La Fundación “Jorge Alió” había establecido buena relación con las autoridades municipales de Nouadhibou, pero como las circunstancias políticas también cambian en África, parece que el apoyo actual es un poco peor. No obstante, dada la motivación altruista de la actividad de la Fundación, se intentan nuevos lazos de colaboración, necesaria para mayor beneficio de los habitantes de la ciudad.

Las autoridades españolas, a través del Ministerio de Asuntos Exteriores, facilitan los trámites necesarios para la cooperación internacional de estas expediciones humanitarias.

¿Una experiencia de este tipo qué te dice a ti y qué le puede decir a los habitantes de los países desarrollados?

Desde el punto de vista personal, el trabajo altruista realizado simplemente por ayudar a personas necesitadas siempre compensa. Aquí en Europa, en España y en Salamanca también se puede realizar, sin ninguna duda. Pero hacerlo en una ciudad como Nouadhibou, la segunda ciudad de Mauritania y en la que la pobreza se manifiesta desde que se acerca el avión a la pista de aterrizaje, tiene mucho más sentido porque casi todas las personas que consulta no tendrían solución con la estructura sanitaria de esa región que está a hora y media de avión de Las Palmas.

Que nuestros conciudadanos y los habitantes de países desarrollados económicamente conozcan esta situación mueve conciencias y actitudes para que compartan los bienes con Fundaciones y Entidades caritativas que desarrollan una actividad encomiable en esas zonas. No tienen estructura, ni probablemente mentalidad ni capacidad financiera, para acceder al desarrollo sanitario. De hecho esas magníficas instalaciones que ha proporcionado la Fundación “Jorge Alió” no encuentran profesionales con una estabilidad suficiente como para realizar una gran tarea tangible. Pueden estimarse que los costes de mantenimiento de la estructura básica para el funcionamiento del hospital oftalmológico (personal de plantilla, dotación de energía y agua corriente, …) pueden alcanzar los 3000¿? Euros al mes.

¿Qué te gustaría añadir partiendo de tu experiencia y tu reflexión?

Que quien conozca la actividad de esta o de otras Fundaciones y ONGs aporten medios económicos o personales para el desarrollo de esta actividad tan necesaria. Todo necesita dinero y muchos pocos pueden conseguir un mucho.

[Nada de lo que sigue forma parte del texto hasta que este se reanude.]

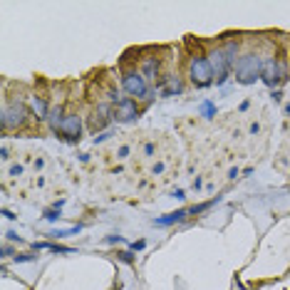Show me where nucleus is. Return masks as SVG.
Returning <instances> with one entry per match:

Desde el punto de vista personal, en el futuro me gustaría dedicar al menos un mes de actividad para que tuviera mayor desarrollo y tuviera tiempo para enseñar a médicos locales técnicas para operar allí las cataratas. Difícil tarea que además se enfrenta a que el que domine técnicas eficaces para operar cataratas querrá marcharse a otras ciudades africanas o de otras partes del mundo para convertir en medio de sustento personal/familiar su conocimiento.

Muy agradecido por este tiempo de diálogo con el Doctor Marcos Robles, también mi deseo de que esta conversación y su libro publicado remueva las conciencias y el afán de apoyar estas iniciativas que nos hablan de esperanza en medio del egoísmo del mundo actual.